Monsieur le président, madame la ministre, madame la rapporteur, madame la présidente de la commission, mes chers collègues, beaucoup de choses ont déjà été dites. Je me contenterai donc de prendre l’exemple de deux personnes à la retraite.
La première personne est un homme, âgé de 60 à 70 ans. Il a connu une carrière continue depuis qu’il a commencé à travailler, il a gravi les échelons dans sa profession, terminé sa carrière et liquidé ses trimestres. Il dispose aujourd’hui d’une pension moyenne de 1 955 euros par mois, soit un niveau de vie supérieur à 25 930 euros. Il se situe, pour reprendre les termes de nos statisticiens, dans le quatrième quartile en termes de niveau de vie, soit le plus élevé. M. Watrin résume la situation en un mot : c’est un cadre. Il a raison.
La seconde personne est une femme. Elle a plus de 65 ans et a atteint l’âge de la retraite bien qu’elle n’ait pas liquidé tous ses trimestres. Pourquoi ? Parce que, comme beaucoup de femmes, elle a eu une carrière incomplète ; elle a parfois aidé son mari agriculteur, par exemple, sans avoir pu bénéficier du statut de conjoint exploitant. Elle a eu des enfants et a travaillé un temps comme salariée à temps partiel. Sa petite retraite ne lui permettant pas d’atteindre un niveau de vie suffisant, elle bénéficie aujourd’hui du niveau maximal de l’allocation de solidarité aux personnes âgées, soit 777 euros par mois.

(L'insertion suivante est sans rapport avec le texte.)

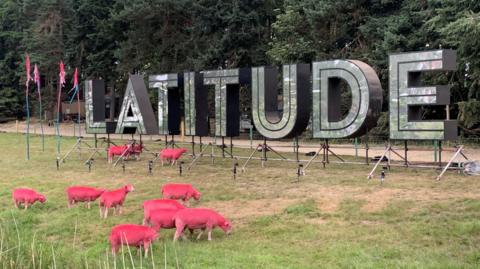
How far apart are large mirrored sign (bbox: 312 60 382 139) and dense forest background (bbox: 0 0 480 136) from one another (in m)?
8.98

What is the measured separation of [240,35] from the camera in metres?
36.5

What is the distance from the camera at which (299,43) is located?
1319 inches

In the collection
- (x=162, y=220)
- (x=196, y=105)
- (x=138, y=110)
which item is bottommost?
(x=162, y=220)

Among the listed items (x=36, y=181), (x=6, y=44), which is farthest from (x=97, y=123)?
(x=6, y=44)

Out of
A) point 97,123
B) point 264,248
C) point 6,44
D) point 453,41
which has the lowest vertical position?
point 264,248

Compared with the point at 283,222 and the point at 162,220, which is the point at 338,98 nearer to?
the point at 283,222

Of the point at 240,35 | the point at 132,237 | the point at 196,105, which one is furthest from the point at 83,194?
the point at 240,35

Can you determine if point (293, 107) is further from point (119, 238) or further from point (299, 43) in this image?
point (299, 43)

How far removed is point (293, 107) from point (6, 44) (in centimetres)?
5146

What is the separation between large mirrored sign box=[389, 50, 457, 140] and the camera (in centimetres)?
1474

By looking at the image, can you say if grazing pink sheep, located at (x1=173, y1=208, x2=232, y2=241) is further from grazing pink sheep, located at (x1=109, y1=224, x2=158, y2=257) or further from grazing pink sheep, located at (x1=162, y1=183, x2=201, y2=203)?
grazing pink sheep, located at (x1=162, y1=183, x2=201, y2=203)

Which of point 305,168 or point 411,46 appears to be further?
point 411,46

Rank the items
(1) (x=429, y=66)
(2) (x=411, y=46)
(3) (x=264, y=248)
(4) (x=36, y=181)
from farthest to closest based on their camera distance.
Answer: (2) (x=411, y=46), (4) (x=36, y=181), (1) (x=429, y=66), (3) (x=264, y=248)

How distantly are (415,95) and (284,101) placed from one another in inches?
162
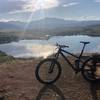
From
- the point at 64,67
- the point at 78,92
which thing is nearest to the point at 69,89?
the point at 78,92

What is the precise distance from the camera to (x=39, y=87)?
10195 millimetres

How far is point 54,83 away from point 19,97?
1.76 meters

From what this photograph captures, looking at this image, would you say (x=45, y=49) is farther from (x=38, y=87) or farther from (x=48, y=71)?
(x=38, y=87)

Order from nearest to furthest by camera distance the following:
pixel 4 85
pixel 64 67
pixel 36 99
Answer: pixel 36 99 → pixel 4 85 → pixel 64 67

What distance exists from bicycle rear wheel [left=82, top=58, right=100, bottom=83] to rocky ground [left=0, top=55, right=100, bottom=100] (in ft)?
0.70

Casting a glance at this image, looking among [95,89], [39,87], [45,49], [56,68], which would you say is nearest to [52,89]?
[39,87]

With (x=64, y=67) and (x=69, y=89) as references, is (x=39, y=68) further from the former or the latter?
(x=64, y=67)

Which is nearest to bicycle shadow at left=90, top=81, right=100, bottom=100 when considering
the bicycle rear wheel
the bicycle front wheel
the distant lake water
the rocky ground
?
the rocky ground

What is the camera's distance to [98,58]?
10.7 metres

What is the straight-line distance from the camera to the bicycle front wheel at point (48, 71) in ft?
34.4

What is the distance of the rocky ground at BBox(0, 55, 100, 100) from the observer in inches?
361

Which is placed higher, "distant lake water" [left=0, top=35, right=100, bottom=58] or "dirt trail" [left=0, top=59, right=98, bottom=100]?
"dirt trail" [left=0, top=59, right=98, bottom=100]

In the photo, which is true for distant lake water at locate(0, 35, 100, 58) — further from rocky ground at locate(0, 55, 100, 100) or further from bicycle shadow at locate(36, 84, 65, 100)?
bicycle shadow at locate(36, 84, 65, 100)

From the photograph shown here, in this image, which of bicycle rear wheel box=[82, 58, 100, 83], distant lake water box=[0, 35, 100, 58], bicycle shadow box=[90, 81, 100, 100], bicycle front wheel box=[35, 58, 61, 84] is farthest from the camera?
distant lake water box=[0, 35, 100, 58]
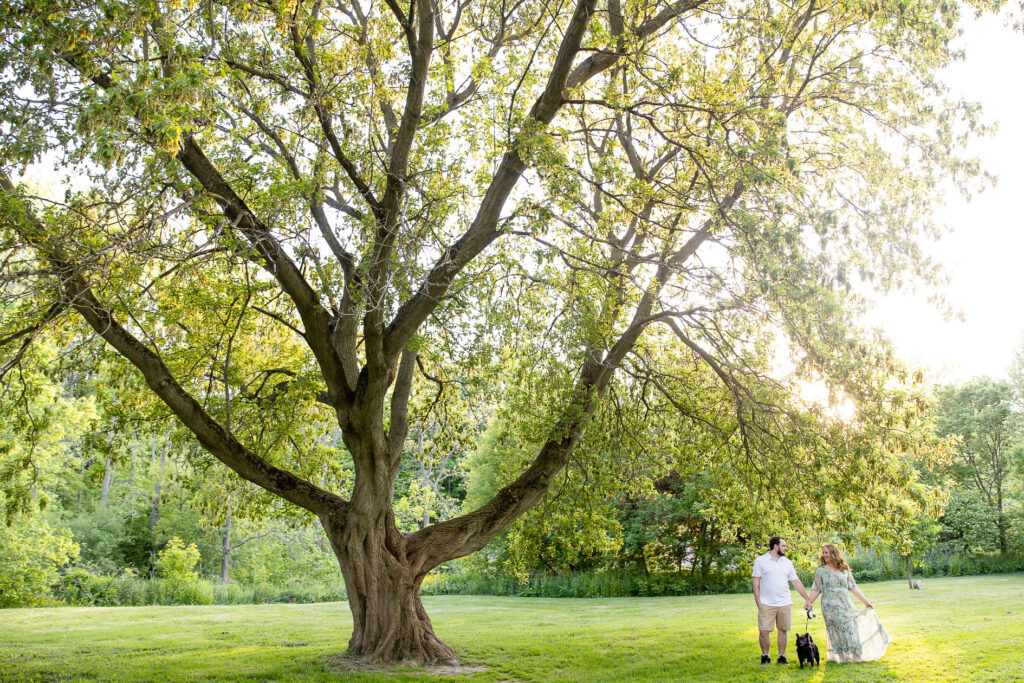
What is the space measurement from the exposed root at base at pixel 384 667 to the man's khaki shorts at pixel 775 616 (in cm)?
401

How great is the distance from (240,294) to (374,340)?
2826 mm

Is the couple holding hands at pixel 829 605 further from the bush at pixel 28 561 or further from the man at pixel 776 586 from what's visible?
the bush at pixel 28 561

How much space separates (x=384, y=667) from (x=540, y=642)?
433 centimetres

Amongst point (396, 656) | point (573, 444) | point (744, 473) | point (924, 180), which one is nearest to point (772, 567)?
point (744, 473)

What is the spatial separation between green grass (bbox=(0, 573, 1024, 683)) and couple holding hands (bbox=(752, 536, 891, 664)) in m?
Result: 0.27

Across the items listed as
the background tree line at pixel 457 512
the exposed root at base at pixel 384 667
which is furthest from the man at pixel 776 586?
the exposed root at base at pixel 384 667

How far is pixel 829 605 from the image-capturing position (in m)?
9.48

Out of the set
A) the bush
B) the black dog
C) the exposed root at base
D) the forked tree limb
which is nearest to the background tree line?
the bush

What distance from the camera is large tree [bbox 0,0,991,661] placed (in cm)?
805

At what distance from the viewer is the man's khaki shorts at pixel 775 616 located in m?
9.67

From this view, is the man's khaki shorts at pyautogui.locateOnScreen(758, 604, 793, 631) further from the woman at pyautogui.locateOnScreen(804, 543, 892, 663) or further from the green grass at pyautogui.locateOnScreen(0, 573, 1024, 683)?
the green grass at pyautogui.locateOnScreen(0, 573, 1024, 683)

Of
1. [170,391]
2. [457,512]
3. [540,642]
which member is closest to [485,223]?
[170,391]

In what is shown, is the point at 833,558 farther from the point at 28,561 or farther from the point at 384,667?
the point at 28,561

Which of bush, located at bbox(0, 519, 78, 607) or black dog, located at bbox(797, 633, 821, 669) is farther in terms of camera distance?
bush, located at bbox(0, 519, 78, 607)
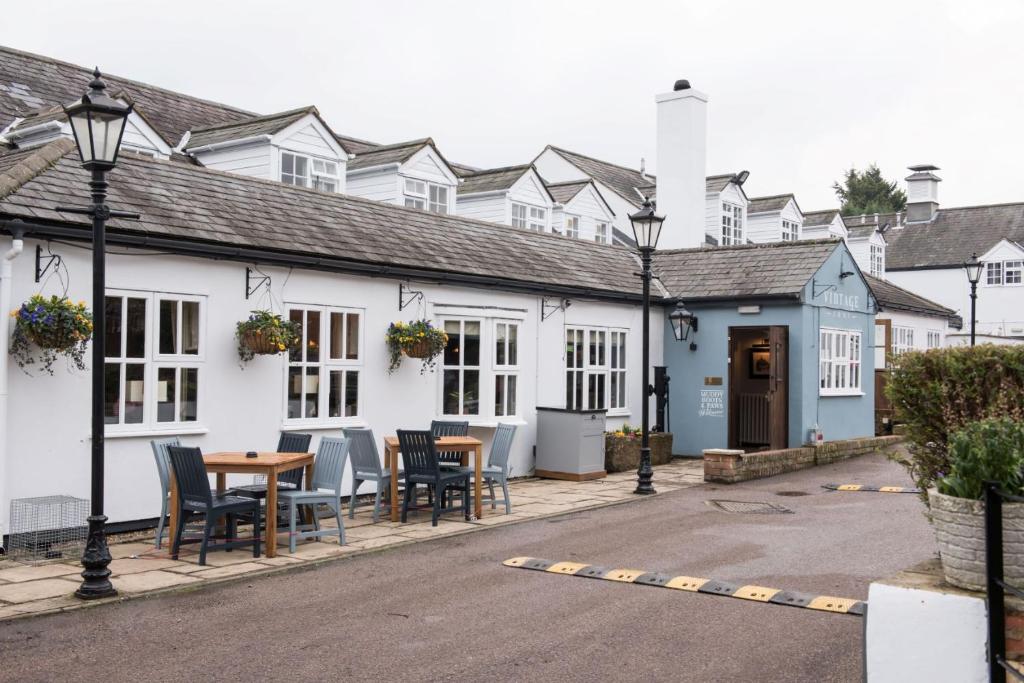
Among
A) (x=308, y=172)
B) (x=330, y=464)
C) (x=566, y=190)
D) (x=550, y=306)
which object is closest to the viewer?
(x=330, y=464)

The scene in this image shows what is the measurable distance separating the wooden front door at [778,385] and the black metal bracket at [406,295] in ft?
22.5

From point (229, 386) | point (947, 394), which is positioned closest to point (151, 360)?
point (229, 386)

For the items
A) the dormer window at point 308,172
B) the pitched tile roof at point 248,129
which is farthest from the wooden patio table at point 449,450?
the pitched tile roof at point 248,129

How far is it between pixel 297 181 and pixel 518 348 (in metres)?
6.20

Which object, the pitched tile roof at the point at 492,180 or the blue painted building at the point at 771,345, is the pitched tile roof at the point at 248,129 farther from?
the blue painted building at the point at 771,345

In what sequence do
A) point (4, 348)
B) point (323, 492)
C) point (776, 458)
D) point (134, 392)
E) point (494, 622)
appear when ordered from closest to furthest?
point (494, 622), point (4, 348), point (323, 492), point (134, 392), point (776, 458)

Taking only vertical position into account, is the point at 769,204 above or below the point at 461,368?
above

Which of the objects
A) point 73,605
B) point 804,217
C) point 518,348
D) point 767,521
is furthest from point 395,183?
point 804,217

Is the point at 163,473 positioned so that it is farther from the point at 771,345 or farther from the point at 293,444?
the point at 771,345

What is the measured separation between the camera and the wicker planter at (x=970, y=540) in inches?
186

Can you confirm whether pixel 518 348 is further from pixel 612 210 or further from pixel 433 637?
pixel 612 210

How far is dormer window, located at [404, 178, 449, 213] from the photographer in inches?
828

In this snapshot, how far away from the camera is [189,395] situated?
1102 centimetres

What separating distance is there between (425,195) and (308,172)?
309cm
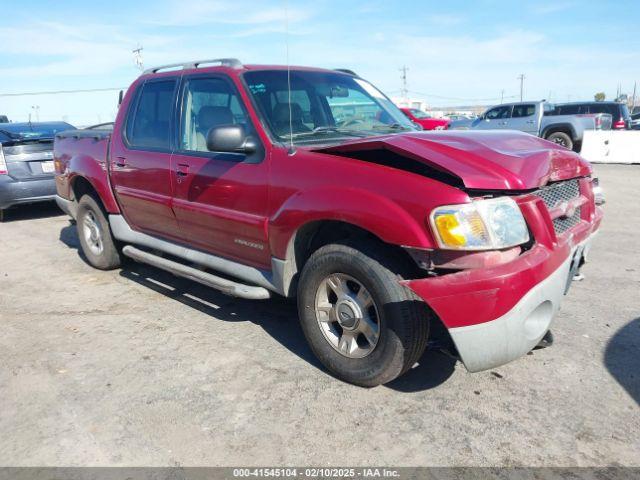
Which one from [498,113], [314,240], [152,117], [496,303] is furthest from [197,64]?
[498,113]

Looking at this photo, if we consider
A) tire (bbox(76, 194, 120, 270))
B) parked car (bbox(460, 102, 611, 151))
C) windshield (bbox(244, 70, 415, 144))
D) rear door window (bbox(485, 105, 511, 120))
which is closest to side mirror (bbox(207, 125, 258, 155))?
windshield (bbox(244, 70, 415, 144))

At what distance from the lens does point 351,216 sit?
2906 mm

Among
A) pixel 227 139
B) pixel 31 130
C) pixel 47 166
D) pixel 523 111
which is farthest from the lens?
pixel 523 111

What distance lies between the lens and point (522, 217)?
9.04ft

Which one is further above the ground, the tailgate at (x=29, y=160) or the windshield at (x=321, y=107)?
the windshield at (x=321, y=107)

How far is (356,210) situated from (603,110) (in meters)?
18.5

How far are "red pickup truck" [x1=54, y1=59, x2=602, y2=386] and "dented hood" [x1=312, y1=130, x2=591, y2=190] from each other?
1cm

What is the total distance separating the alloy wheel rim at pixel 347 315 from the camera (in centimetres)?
306

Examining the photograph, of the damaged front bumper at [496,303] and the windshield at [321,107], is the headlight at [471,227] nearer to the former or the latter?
the damaged front bumper at [496,303]

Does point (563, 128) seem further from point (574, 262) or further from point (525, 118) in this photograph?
point (574, 262)

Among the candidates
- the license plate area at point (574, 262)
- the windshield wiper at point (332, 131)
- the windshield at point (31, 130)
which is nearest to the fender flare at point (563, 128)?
the windshield at point (31, 130)

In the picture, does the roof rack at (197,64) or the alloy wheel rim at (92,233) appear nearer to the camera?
the roof rack at (197,64)

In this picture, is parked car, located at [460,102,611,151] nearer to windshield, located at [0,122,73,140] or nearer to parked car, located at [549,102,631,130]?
parked car, located at [549,102,631,130]

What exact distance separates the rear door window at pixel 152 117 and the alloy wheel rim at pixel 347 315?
6.58 ft
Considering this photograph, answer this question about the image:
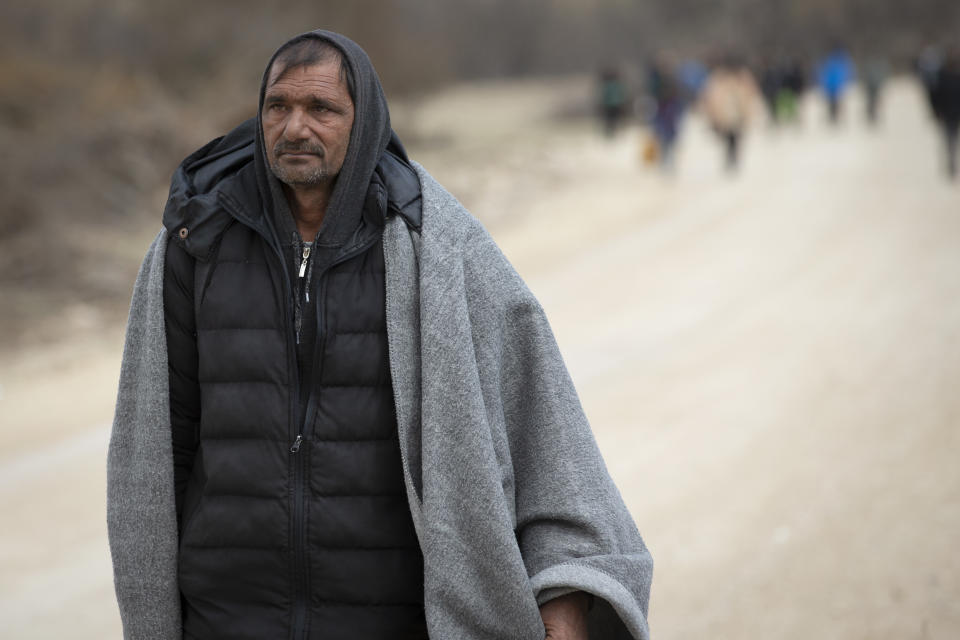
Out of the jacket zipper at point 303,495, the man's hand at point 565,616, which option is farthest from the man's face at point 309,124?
the man's hand at point 565,616

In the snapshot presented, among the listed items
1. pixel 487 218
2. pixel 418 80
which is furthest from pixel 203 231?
pixel 418 80

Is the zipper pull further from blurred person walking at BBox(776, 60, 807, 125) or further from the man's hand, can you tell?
blurred person walking at BBox(776, 60, 807, 125)

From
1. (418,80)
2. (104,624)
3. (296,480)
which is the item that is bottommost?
(104,624)

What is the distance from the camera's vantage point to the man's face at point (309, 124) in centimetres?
238

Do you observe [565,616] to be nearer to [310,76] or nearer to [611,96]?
[310,76]

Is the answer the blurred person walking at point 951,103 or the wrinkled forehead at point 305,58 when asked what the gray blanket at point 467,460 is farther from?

La première personne, le cadre, a choisi de continuer à travailler. Le travail lui plaît – quand on est cadre, le travail plaît en général davantage –, et sa femme continue à travailler. Il lui fallait une « occupation » et il en avait la possibilité grâce aux contacts conservés dans l’entreprise. Bref, il reprend une activité et, point positif pour lui, non seulement il en a la possibilité, mais encore ne perd-il aucun droit sur sa pension. Mieux : il peut, lui, cumuler revenu et pension. Certes, il ne s’ouvre pas de nouveaux droits à pension en reprenant l’activité qu’il avait déjà.
Elle aussi continue à travailler pour donner un coup de main, par exemple à son fils s’il a repris l’exploitation ; juste de temps en temps. Cependant, elle ne peut pas dégager de revenu puisqu’il n’est pas possible de cumuler un revenu d’activité avec la pension.
Nous voilà donc, d’une part, avec un cadre qui, lui, peut continuer à travailler et cumuler une retraite relativement importante avec le revenu d’activité, et, d’autre part, une personne ayant un revenu bien inférieur qui, même si elle travaille, ne peut pas bénéficier de ce cumul.
Vous me dites qu’il faut attendre des lendemains meilleurs pour régler cette situation… Cependant, vous ne pouvez pas ne pas voir combien il paraît injuste que la personne ayant la pension la plus basse ne puisse pas en cumuler le montant avec un revenu d’activité !
Alors, certes, il existe une difficulté liée au mécanisme même de l’ASPA : les revenus d’activité sont pris en compte pour déterminer l’éligibilité à ce dispositif et pour calculer le montant à percevoir. Dès lors que l’on travaille, on court le risque de perdre tout ou partie de cette allocation. C’est le cas aujourd’hui.
Mme Debré, rapporteur, propose de contourner cette difficulté en autorisant un cumul avec plafonds. Il s’agit d’une bonne chose même si, madame la ministre, il sera nécessaire de mener une réflexion plus large.
L’Inspection générale des affaires sociales a d’ailleurs souligné dans son évaluation du système de cumul emploi retraite que le système est complexe, source d’inégalités. Pour ma part, je vous l’ai démontré au travers de ces deux exemples. Ce système pourrait être amélioré en fusionnant les différents mécanismes existants, intra et inter-régime – il faudrait s’assurer que ce ne soit pas producteur de nouveaux droits –, en faisant en sorte qu’il devienne un atout pour la politique d’emploi des seniors.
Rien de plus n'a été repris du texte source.